知ってる範囲のルチアーニ作品では、「ツォルキン」には独創的な歯車ギミックとテーマの連動性が、「マルコポーロ」には固有能力による強烈すぎる個性が、「バラージ」には水力発電をギミックに落とし込む美しさと悪辣な干渉が、「ダーウィンズジャーニー」にはロマンチックなテーマと見事なコンポーネントがあったと思います。ティルトゥムはテーマもコンポーネントも個性も欠けている気がしました。
また、大きな欠点としてセットアップの手間が挙げられます。大量のタイルはプレイ人数毎に使用しないタイルを仕分けなければならず、とにかくめんどくさいです。
【良い点】
結構ぼろくそに叩きましたが、このゲーム、何回かプレイするとなぜかクセになります。個人的にかなり好きです。
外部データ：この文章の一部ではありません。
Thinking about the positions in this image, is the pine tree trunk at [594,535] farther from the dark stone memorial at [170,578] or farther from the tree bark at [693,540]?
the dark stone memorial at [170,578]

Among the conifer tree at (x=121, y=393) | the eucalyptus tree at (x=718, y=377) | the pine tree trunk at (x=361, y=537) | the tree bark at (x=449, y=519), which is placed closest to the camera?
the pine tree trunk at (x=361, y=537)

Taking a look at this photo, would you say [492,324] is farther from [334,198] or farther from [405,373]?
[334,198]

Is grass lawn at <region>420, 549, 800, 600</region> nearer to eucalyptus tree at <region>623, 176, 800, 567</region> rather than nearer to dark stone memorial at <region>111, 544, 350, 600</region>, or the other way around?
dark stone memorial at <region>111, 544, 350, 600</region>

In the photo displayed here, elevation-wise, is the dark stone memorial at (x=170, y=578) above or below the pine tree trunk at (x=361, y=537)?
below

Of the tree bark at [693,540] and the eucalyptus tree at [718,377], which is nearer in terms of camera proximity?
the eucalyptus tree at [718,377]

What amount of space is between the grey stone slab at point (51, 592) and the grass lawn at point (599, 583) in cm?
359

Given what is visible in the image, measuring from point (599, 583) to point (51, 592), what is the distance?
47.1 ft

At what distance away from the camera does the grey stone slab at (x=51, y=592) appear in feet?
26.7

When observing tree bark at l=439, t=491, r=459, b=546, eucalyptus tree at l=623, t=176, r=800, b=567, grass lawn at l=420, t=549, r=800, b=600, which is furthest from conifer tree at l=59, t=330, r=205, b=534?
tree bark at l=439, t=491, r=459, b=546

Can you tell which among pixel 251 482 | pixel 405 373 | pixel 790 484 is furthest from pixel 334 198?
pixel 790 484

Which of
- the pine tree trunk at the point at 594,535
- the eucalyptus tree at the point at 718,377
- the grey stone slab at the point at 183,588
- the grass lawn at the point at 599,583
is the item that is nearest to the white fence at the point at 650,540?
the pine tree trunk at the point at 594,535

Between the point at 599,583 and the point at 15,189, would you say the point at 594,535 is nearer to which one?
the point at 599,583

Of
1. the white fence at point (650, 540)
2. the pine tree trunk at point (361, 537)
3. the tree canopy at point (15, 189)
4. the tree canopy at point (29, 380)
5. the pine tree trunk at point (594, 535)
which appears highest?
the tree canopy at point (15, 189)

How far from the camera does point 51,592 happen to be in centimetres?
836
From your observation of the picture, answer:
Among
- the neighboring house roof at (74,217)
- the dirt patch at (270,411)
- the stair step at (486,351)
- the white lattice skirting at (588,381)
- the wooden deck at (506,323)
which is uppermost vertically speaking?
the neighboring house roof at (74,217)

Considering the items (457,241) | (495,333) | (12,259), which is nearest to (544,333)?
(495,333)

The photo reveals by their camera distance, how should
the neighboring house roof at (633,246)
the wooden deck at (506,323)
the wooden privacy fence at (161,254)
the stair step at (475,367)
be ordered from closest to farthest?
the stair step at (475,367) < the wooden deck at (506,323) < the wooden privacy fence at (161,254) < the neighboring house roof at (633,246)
このゲームが何より面白いのは、ボーナスタイルとフリーアクション(職務)によるアクションの連鎖だと感じます。ゲーム自体はダイスドラフトによるアクションを1ラウンド3回、4ラウンドで計12回実行するだけなのですが、ボーナスタイルやフリーアクションにより1ターンで想像もできないほど激しく動く事ができます。まるで濃密なパズルをプレイしている感覚ですね。綺麗に1ラウンド3ターンを最大化できたときはアドレナリンが出てきます。
また、限られた手番と盤面で出来ること、出来ないことの取捨選択が非常に悩ましく、「見本市(ラウンド目標)にはできるだけ参加したいがこのラウンドは間に合わなそうなので、今回の見本市は捨てて他で稼ぎながら、次のラウンドの見本市で大量得点を目指す、、」みたいな思考が本当に楽しいです。作戦がはまったときの達成感はたまりません。
目的を達成する手段が複数あり、得点ルートも複数あり、初期セットアップにより展開も毎回かわるので、何度もプレイしたくなります。プレイすればするほど味が出てくるゲームだと思います。
【まとめ】
希薄なテーマといまいち弱いコンポーネント、地味なゲームシステム。初回プレイ時の印象は正直「わざわざティルトゥムじゃなくても良いかな」でした。印象に残るボードゲームは他にたくさんあります。
しかし、何回かプレイして「これはかなり面白いかもしれない」に変わりました。きっちり悩ましく、様々な戦略、戦術を試したくなってきますし、上手くはまったときの快感や他プレイヤーに先を越されたときの悔しさはまさにユーロゲーム。インパクトは弱いですがやり込み甲斐がある、好きな人にはたまらないゲームだと思います。
プレイ人数は4人だとダウンタイムが気になるので、3人くらいがベストかなと感じました。
ちなみにプロモカードを使うと、初期位置や初期リソース等の非対称スタートが可能になります。個人的には同じ場所からスタートした方がインタラクションが強くて好きですが、気分転換には良いと思います。